[Brano del documento]

Batton Story è una commedia (meglio dire farsa) sexy molto casta, sceneggiata con poche idee e con ancor meno scene di nudo. Femi Benussi stupisce tutti perché è vestita per l’intera durata della pellicola, nei panni di una professoressa che si prende a cuore i problemi delle prostitute e vuol fondare un sindacato a tutela dei loro diritti. La Benussi si presenta come un’insegnante perbenista che intrattiene gli scolari su quanto sia disdicevole esercitare il mestiere più vecchio del mondo. Cambia idea quando viene arrestata per errore durante una retata di lucciole e deve passare una notte in guardina con le compagne di sventura. 


A quel punto decide di mettersi a capo di una lotta grottesca contro i papponi, stringendo una forte amicizia con Marisa Merlini - la veterana del gruppo - e Daniela Giordano, la più disinibita delle prostitute. Toni Ucci è il capo dei magnaccia, il suo personaggio si caratterizza per l’impotenza, perché non riesce a congiungersi carnalmente con la Giordano neppure recitando, travestito da Sandokan, Antonio, Tarzan e altri personaggi storici. La Benussi ha un fidanzato (Gianni Dei) figlio di un ministro potente (Cajafa) e punta su di lui per rivendicare diritti e regole a favore delle protette. Una delle sequenze più trash vede una riunione di battone che brandiscono cartelli con sopra scritto: “Puttane di tutto il mondo, unitevi!”, “Papponi go home”, “Basta pappare, papponi!”... infine chiedono un referendum per abolire i protettori.

[/Brano del documento]
[Dati elencati]

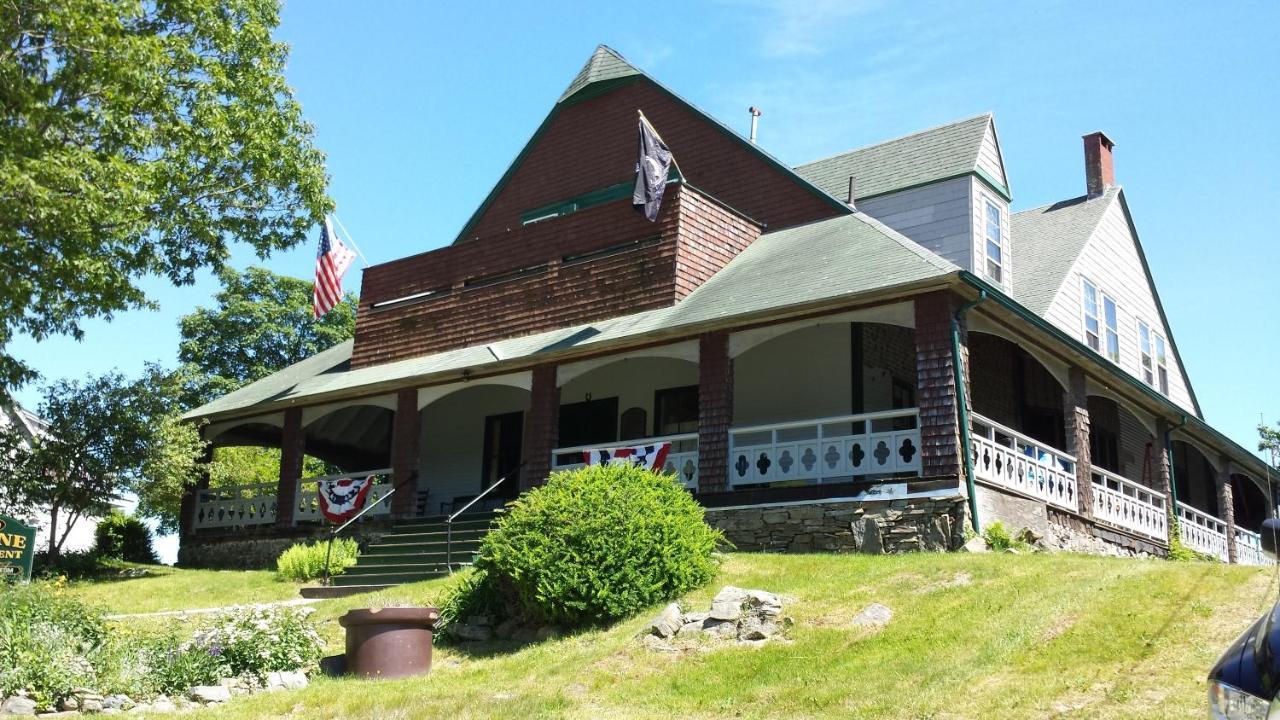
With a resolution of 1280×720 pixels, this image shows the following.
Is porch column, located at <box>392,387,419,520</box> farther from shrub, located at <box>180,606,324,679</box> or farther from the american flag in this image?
shrub, located at <box>180,606,324,679</box>

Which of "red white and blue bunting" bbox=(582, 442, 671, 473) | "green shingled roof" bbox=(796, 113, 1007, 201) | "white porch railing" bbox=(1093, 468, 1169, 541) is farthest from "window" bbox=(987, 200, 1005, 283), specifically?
"red white and blue bunting" bbox=(582, 442, 671, 473)

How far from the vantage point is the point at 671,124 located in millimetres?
27094

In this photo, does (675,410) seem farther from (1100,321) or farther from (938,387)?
(1100,321)

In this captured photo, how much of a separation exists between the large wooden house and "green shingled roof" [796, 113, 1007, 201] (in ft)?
0.20

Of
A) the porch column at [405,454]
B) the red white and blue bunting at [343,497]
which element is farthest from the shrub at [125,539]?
the porch column at [405,454]

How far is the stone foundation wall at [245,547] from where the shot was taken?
23.5 m

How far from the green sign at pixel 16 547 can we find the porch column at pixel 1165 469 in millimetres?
19049

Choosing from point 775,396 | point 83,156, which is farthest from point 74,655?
point 775,396

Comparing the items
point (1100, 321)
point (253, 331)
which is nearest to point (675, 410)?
point (1100, 321)

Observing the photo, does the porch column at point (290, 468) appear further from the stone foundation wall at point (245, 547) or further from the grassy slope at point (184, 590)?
the grassy slope at point (184, 590)

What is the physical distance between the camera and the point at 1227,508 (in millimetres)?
26328

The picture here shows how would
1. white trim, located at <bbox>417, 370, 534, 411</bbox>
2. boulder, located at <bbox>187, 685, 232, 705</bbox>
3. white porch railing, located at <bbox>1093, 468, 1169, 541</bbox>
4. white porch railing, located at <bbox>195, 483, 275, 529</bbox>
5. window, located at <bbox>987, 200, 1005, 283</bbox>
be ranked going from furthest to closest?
white porch railing, located at <bbox>195, 483, 275, 529</bbox> < window, located at <bbox>987, 200, 1005, 283</bbox> < white trim, located at <bbox>417, 370, 534, 411</bbox> < white porch railing, located at <bbox>1093, 468, 1169, 541</bbox> < boulder, located at <bbox>187, 685, 232, 705</bbox>

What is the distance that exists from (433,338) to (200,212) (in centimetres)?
509

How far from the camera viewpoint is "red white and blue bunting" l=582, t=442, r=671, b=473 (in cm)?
1973
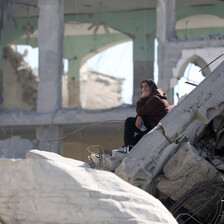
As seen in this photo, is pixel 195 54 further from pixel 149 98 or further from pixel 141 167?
pixel 141 167

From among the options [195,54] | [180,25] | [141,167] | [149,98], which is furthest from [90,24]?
[141,167]

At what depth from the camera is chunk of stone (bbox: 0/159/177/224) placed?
3.45 metres

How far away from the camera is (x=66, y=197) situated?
349 cm

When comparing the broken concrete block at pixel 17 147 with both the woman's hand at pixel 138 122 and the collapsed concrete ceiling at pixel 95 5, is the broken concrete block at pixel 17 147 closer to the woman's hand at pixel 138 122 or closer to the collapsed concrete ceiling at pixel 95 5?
the collapsed concrete ceiling at pixel 95 5

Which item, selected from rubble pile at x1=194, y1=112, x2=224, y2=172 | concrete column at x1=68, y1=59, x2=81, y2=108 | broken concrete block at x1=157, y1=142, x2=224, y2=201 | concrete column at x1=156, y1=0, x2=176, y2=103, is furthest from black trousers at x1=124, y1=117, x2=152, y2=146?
concrete column at x1=68, y1=59, x2=81, y2=108

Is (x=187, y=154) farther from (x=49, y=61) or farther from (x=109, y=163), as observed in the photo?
(x=49, y=61)

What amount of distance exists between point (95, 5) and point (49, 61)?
3.69 metres

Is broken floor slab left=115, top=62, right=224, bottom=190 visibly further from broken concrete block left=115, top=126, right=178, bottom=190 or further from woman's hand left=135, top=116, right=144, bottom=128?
woman's hand left=135, top=116, right=144, bottom=128

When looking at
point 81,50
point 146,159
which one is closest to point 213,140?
point 146,159

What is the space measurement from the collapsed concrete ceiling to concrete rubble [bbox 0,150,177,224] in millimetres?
18831

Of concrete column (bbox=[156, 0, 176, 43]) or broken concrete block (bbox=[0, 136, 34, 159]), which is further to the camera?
broken concrete block (bbox=[0, 136, 34, 159])

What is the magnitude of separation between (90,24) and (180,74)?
6475mm

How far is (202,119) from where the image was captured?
6637 millimetres

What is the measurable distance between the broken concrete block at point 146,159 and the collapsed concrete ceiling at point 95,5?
1611 cm
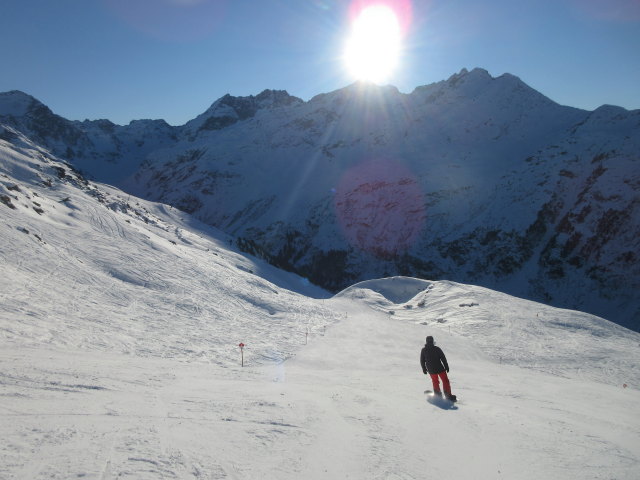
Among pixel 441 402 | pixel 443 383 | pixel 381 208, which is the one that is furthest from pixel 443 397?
pixel 381 208

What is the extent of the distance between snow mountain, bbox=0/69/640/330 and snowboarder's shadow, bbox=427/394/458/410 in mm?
54410

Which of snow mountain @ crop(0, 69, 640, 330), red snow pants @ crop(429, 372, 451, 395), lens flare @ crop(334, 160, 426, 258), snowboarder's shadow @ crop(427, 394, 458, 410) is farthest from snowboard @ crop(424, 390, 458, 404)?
lens flare @ crop(334, 160, 426, 258)

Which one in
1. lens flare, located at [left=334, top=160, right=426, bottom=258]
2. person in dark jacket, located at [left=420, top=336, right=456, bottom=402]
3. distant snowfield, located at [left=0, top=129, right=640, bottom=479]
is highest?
lens flare, located at [left=334, top=160, right=426, bottom=258]

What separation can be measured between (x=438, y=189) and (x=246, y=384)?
9493 centimetres

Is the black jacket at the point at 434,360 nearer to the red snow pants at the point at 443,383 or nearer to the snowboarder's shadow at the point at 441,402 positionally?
the red snow pants at the point at 443,383

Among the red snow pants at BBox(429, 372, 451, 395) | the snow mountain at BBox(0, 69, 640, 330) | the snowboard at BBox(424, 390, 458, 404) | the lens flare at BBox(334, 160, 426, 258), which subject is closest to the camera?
the snowboard at BBox(424, 390, 458, 404)

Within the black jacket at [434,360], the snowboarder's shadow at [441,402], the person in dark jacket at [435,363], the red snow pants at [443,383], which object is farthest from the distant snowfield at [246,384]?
the black jacket at [434,360]

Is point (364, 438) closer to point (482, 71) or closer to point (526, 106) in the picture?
point (526, 106)

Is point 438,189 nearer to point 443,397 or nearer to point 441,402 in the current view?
point 443,397

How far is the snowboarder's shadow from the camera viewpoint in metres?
9.09

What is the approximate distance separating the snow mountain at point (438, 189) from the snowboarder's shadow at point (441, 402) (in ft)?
179

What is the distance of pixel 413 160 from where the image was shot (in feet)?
374

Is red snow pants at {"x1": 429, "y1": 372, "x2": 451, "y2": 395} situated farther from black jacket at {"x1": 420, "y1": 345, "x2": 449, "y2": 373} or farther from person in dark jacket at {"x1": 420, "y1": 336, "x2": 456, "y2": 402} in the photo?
black jacket at {"x1": 420, "y1": 345, "x2": 449, "y2": 373}

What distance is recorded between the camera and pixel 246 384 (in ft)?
31.7
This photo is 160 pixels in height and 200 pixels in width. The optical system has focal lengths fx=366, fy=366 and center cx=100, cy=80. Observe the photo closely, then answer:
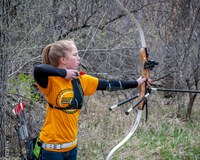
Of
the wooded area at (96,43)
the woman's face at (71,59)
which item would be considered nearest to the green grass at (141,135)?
the wooded area at (96,43)

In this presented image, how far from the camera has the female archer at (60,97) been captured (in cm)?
272

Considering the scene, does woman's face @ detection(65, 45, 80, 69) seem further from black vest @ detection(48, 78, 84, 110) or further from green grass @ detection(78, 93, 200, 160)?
green grass @ detection(78, 93, 200, 160)

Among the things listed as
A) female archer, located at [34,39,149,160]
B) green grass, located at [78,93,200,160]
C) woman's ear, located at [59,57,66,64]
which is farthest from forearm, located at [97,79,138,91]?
green grass, located at [78,93,200,160]

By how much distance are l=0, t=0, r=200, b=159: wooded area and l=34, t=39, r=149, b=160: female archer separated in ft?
4.70

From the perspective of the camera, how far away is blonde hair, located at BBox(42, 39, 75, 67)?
9.14ft

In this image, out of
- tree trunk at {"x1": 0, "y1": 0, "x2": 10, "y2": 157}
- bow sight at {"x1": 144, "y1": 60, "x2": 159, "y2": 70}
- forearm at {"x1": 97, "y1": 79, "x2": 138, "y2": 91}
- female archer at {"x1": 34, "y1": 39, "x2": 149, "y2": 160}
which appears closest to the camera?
female archer at {"x1": 34, "y1": 39, "x2": 149, "y2": 160}

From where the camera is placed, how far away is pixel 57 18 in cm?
Answer: 624

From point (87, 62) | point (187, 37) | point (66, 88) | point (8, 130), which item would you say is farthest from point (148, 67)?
point (187, 37)

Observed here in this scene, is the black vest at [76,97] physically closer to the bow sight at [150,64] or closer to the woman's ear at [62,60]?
the woman's ear at [62,60]

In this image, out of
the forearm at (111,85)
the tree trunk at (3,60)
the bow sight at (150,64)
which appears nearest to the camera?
the forearm at (111,85)

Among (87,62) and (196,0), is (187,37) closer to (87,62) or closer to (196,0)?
(196,0)

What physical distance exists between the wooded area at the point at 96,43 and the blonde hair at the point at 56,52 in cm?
132

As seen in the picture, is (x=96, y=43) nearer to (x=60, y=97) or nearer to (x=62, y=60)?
(x=62, y=60)

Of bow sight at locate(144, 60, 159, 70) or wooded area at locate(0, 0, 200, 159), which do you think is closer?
bow sight at locate(144, 60, 159, 70)
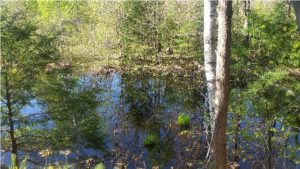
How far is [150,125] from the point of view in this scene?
1616 centimetres

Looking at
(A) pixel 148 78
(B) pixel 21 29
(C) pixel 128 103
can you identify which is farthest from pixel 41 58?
(A) pixel 148 78

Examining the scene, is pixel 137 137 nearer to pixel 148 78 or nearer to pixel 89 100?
pixel 89 100

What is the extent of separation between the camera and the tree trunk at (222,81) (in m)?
4.55

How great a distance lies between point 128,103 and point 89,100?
5.78 metres

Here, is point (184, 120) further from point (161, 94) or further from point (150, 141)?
point (161, 94)

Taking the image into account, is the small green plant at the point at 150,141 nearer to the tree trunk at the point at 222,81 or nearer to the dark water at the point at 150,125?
the dark water at the point at 150,125

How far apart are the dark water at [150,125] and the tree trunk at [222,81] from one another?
3.64 meters

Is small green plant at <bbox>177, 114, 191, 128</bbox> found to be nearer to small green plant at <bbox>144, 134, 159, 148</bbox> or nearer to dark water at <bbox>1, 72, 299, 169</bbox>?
dark water at <bbox>1, 72, 299, 169</bbox>

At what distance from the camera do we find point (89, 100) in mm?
14875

[/Dati elencati]

Consegna: Estrai senza alcuna modifica il passo del brano su Batton Story da "A quel punto" a "abolire i protettori.".

Soluzione:
A quel punto decide di mettersi a capo di una lotta grottesca contro i papponi, stringendo una forte amicizia con Marisa Merlini - la veterana del gruppo - e Daniela Giordano, la più disinibita delle prostitute. Toni Ucci è il capo dei magnaccia, il suo personaggio si caratterizza per l’impotenza, perché non riesce a congiungersi carnalmente con la Giordano neppure recitando, travestito da Sandokan, Antonio, Tarzan e altri personaggi storici. La Benussi ha un fidanzato (Gianni Dei) figlio di un ministro potente (Cajafa) e punta su di lui per rivendicare diritti e regole a favore delle protette. Una delle sequenze più trash vede una riunione di battone che brandiscono cartelli con sopra scritto: “Puttane di tutto il mondo, unitevi!”, “Papponi go home”, “Basta pappare, papponi!”... infine chiedono un referendum per abolire i protettori.